High efficiency of gene delivery and long-term expression are key requirements for a good gene therapy vector. Adenoviral vectors come close to meeting this specification — they are among the most efficient delivery vectors, they have a broad range of targets and removing most of the virus's own genes has rendered them non-toxic and mostly non-immunogenic. However, gene expression from the adenoviral genome, which is linear and remains extrachromosomal, is unstable and is almost completely lost within a year. Yant et al. now report a substantial improvement to this gene delivery method — by combining adenovirus-mediated delivery with transposon-mediated integration, they achieve high levels of long-term transgene expression in mice.

In a previous study, the authors showed that the Sleeping Beauty (SB) transposase could cause a plasmid-borne SB transposon to integrate randomly into a mouse chromosome in vivo.
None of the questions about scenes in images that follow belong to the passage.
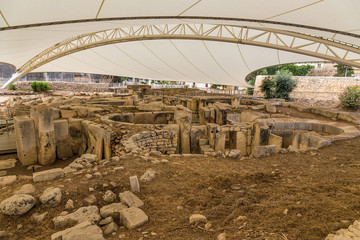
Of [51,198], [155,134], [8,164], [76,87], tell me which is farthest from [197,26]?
[76,87]

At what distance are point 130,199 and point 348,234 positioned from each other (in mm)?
2529

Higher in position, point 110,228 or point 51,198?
point 51,198

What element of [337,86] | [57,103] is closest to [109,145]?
[57,103]

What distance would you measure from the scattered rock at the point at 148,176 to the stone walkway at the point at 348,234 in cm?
264

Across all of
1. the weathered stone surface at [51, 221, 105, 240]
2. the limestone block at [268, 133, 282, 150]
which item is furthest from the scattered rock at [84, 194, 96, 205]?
the limestone block at [268, 133, 282, 150]

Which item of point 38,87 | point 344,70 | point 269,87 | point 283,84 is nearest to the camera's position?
point 283,84

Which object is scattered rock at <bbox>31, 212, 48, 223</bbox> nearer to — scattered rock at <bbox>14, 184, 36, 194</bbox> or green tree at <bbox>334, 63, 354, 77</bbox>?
scattered rock at <bbox>14, 184, 36, 194</bbox>

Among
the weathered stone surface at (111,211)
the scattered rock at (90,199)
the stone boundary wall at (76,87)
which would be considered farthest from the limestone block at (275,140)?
the stone boundary wall at (76,87)

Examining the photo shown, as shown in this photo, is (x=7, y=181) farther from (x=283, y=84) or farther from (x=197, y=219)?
(x=283, y=84)

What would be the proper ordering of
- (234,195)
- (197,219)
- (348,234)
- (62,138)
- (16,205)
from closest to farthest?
(348,234) → (197,219) → (16,205) → (234,195) → (62,138)

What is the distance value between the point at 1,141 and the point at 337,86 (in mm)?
24760

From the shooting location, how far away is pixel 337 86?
19.9 meters

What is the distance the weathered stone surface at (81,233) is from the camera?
221cm

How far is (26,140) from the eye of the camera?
665 centimetres
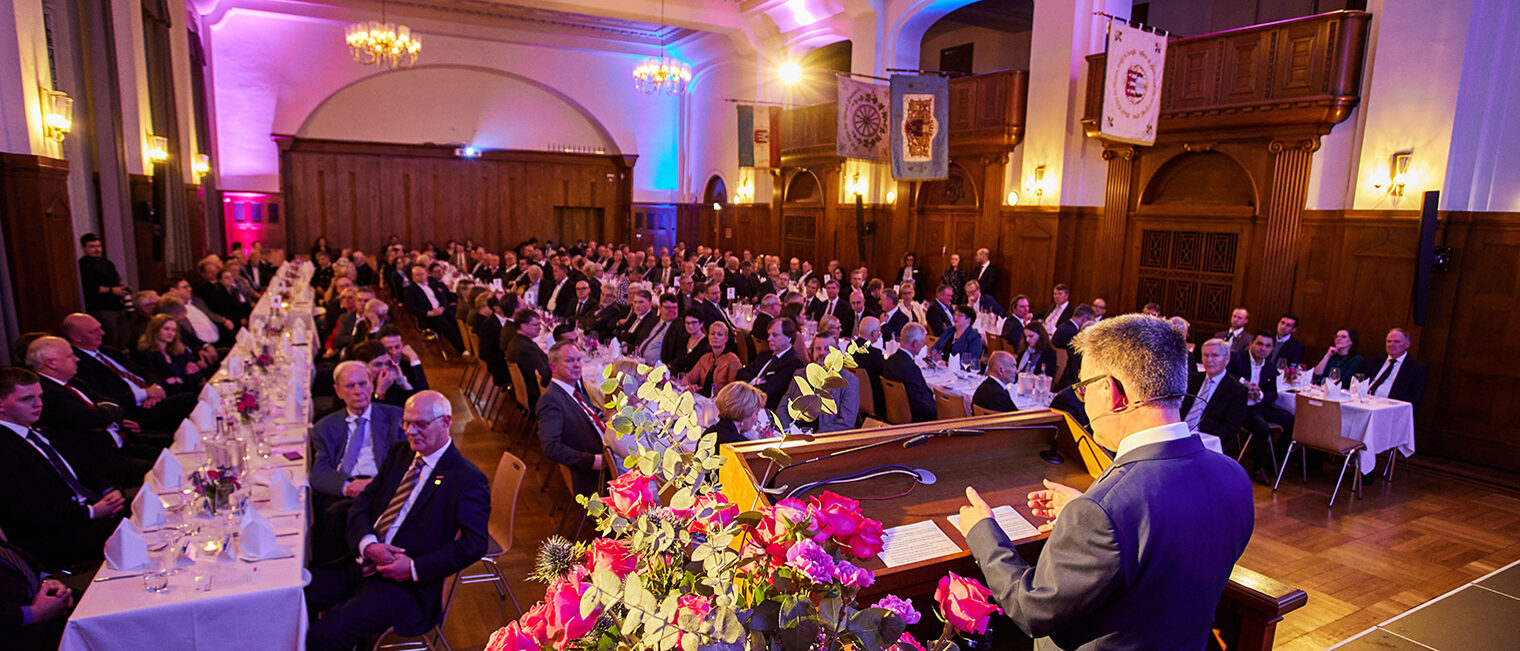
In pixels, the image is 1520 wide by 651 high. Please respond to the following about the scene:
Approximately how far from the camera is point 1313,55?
27.0ft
Although the integrated transgene was expressed over long periods of time, the applicability of this approach for gene therapy was limited because plasmids, unlike adenoviruses, cannot be delivered efficiently to cells in vivo. Yant et al. therefore engineered a transposon-containing transgene in an adenoviral vector; however, they soon discovered that transposition is efficient only from circular templates — adenoviral DNA is linear. To overcome this problem, the authors introduced an Flp/FRT recombination step into their procedure — Flp recombinase, expressed from a separate vector, was used to mediate recombination between FRT sites that flanked the transposon-containing transgene to circularize it. This circular construct was then a target for SB transposase, which integrates it into the genome.
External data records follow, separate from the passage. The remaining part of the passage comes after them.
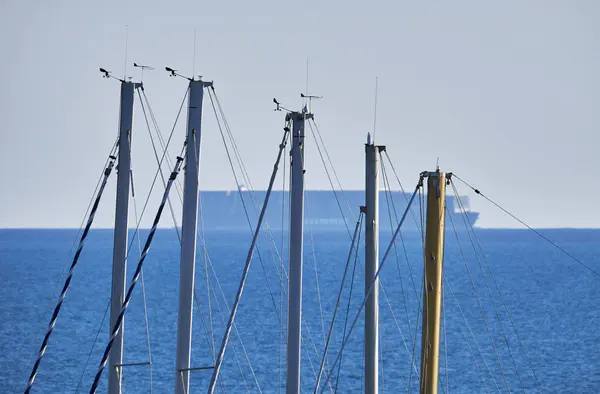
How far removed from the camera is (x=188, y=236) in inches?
1206

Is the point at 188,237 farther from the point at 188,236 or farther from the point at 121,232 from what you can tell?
the point at 121,232

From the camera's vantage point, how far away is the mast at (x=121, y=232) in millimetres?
32094

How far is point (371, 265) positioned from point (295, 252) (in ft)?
5.63

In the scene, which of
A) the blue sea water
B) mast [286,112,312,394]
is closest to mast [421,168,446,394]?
mast [286,112,312,394]

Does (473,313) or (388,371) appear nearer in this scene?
(388,371)

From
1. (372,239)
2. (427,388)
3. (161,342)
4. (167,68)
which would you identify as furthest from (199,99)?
(161,342)

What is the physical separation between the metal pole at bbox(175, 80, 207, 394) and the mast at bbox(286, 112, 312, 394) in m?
2.05

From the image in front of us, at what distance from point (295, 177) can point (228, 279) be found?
13080 cm

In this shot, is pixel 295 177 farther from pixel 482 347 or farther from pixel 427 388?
pixel 482 347

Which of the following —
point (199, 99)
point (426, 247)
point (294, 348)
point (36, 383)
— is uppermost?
point (199, 99)

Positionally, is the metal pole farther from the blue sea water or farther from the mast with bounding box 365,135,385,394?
the blue sea water

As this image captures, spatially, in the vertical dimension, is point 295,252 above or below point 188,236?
below

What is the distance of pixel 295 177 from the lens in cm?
3080

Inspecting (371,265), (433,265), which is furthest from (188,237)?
(433,265)
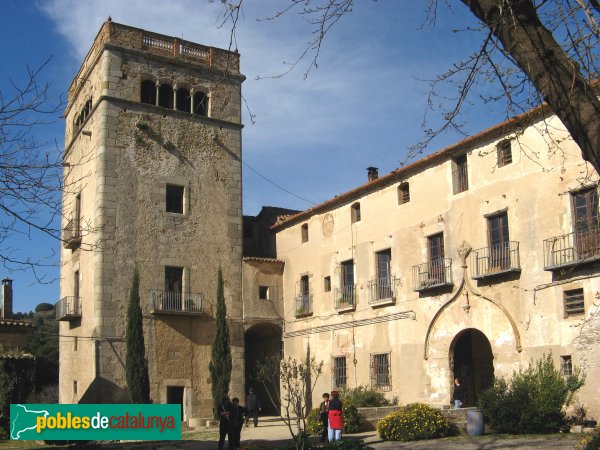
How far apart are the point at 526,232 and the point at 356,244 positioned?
28.4 feet

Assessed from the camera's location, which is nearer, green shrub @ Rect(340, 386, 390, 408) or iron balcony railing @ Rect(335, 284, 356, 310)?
green shrub @ Rect(340, 386, 390, 408)

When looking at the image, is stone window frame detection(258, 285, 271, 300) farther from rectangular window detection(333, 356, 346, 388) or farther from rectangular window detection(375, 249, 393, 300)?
rectangular window detection(375, 249, 393, 300)

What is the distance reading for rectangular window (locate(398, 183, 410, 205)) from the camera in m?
27.0

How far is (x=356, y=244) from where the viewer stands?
29.2m

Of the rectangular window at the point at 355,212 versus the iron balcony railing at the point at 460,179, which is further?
the rectangular window at the point at 355,212

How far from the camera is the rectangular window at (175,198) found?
3084cm

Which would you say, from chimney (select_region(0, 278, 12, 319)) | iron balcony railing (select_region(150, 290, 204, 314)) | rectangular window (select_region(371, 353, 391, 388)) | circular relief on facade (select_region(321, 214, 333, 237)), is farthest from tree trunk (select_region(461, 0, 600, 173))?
chimney (select_region(0, 278, 12, 319))

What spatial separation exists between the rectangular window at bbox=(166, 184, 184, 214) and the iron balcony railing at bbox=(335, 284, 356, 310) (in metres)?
7.46

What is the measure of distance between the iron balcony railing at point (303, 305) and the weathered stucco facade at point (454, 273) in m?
0.07

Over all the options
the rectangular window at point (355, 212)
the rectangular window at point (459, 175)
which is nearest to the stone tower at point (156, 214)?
the rectangular window at point (355, 212)

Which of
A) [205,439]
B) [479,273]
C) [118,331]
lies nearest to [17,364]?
[118,331]

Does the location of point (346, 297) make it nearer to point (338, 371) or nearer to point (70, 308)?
point (338, 371)

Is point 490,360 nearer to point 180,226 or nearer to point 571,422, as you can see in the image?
point 571,422

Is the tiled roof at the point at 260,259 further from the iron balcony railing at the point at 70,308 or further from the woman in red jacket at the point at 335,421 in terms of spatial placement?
the woman in red jacket at the point at 335,421
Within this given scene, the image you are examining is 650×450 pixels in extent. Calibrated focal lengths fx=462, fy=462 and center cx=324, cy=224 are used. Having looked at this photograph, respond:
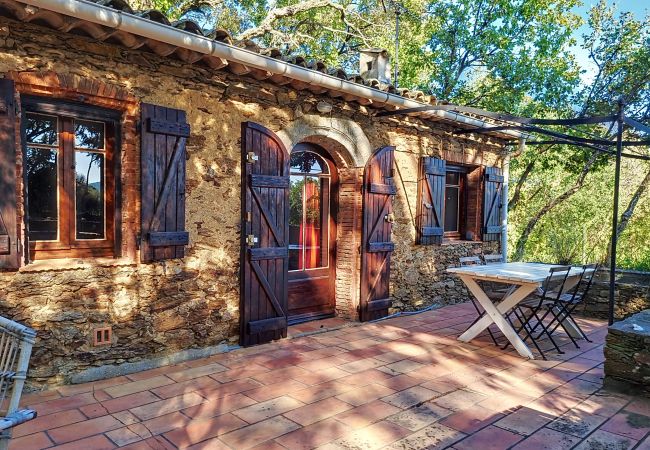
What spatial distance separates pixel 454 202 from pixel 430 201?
1261 mm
Once Yant et al. were satisfied that the system worked reliably, they tested it for the persistence of transgene expression by including the lacZ ORF in the SB transposon. The constructs were delivered into the tail vein of immunocompromised mice and their livers were examined five weeks later for β-galactosidase expression. Up to 45% of hepatocytes showed expression. Also, expression was maintained after several rounds of cell division, confirming the stability of the integrated transgene. Because the activity of SB transposase depends on zinc, transgene expression can be turned on or off by regulating zinc levels in the water that the mice drink.

The system was finally tested for expression efficiency by placing a gene for human coagulation factor IX — the protein that is deficient in haemophilia B — in the transposon vector. Even after six months, the level of human coagulation factor IX in transgenic mice was 135-fold higher than in controls. Importantly, similar levels had previously been shown to be sufficiently therapeutic in a mouse model of haemophilia B.

The authors are quick to point out the advantages of their system. A major limitation of adenoviral vectors — their instability — has been overcome, but it also turns out that transposon-mediated integration has an important advantage over other types of integration as it doesn't cause chromosomal rearrangements. Far from being ready to rest on their laurels, Yant et al. have already begun working on improving the system by developing a single vector to integrate the properties of the two that were used in this study.